Senior Director Bristol Myers Squibb, United States
Disclosure(s):
Alexander Ratushny: No relevant disclosure to display
Objectives The objective of this study is to develop a multiple myeloma (MM) quantitative systems pharmacology (QSP) model that characterizes the disease's pathophysiology and predicts patient responses to therapies of interest. The model’s utility extends to enabling virtual clinical studies and facilitating recommended Phase 2 dosing (RP2D) decisions for clinical studies of chimeric antigen receptor (CAR) T cell therapies in MM.
Methods We developed a QSP disease platform model of MM, which recapitulates disease states while integrating the dynamic interplay of various cell types, cytokines, and therapeutic interventions [1]. The model was expanded to incorporate BCMA- and GPRC5D-targeted CAR T cell therapies, integrating different mechanisms for CAR T expansion and efficacy. It delineates CAR T cell subset dynamics, the influence of target antigen (Ag) expression, and the formation of CAR:Ag receptor complexes. Furthermore, it considers the effects of lymphodepletion on the availability of mitogenic cytokines. The model also incorporates CAR T therapy-induced cytokine production as a safety signal to indicate stopping criteria during the escalation of CAR T therapy doses.
Results The developed QSP model mechanistically describes MM pathophysiology and predicts patient outcomes to multiple CAR T cell therapies. Here we present a use case for the GPRC5D-targeted CAR T cell therapy (BMS-986393) where the model facilitated the RP2D dosing decision. The model was informed with pre-clinical data and fit to cellular kinetics data, tumor associated biomarkers, and endpoints from the GPRC5D CAR T trial. The therapy dose response was calibrated by fitting to the pre-infused CAR T drug product, immune cell profiling, CAR T cell PK, biomarker, cytokine, and clinical outcome data from other CAR T therapy trials; initial results were also included from the ongoing GPRC5D trial (CC-95266-MM-001). Cytokine risk was assessed by calibrating in vitro cytokine induction experiments and in vivo cytokine spikes post-infusion. These results include ORR and the best overall response (BOR), transient cytokine induction, and serum free light chain (sFLC) and serum monoclonal (M) protein changes in select cohorts. Clinical outcome data withheld for validation of the model’s prediction included several dose cohorts from the CC-95266-MM-001 trial. The GPRC5D CAR T therapy efficacy was predicted to increase until reaching saturation at a certain CAR T cell therapy dose. Cytokine-related risks continue to increase above this dose, suggesting that the RP2D CAR T cell dose maximizes efficacy while mitigating undesired cytokine induction.

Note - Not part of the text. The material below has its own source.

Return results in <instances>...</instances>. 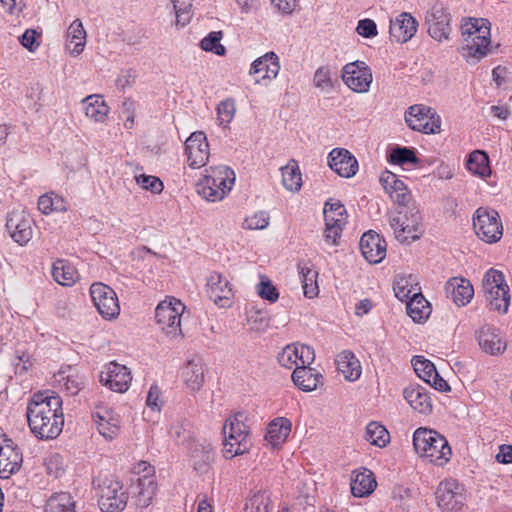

Conclusions The developed QSP model enables virtual screening of alternative regimens, assessing both efficacy and safety. It calibrates clinically relevant pathophysiology and drug mechanisms to various trial outcomes. Furthermore, it provides a platform for virtual clinical trials for CAR T cell therapies and their combinations.
Citations: [1] Anderson et al. "Optimizing clinical dose and scheduling for multiple myeloma therapies and combinations using a QSP model". ACoP14 November 5-8, 2023, National Harbor, MD.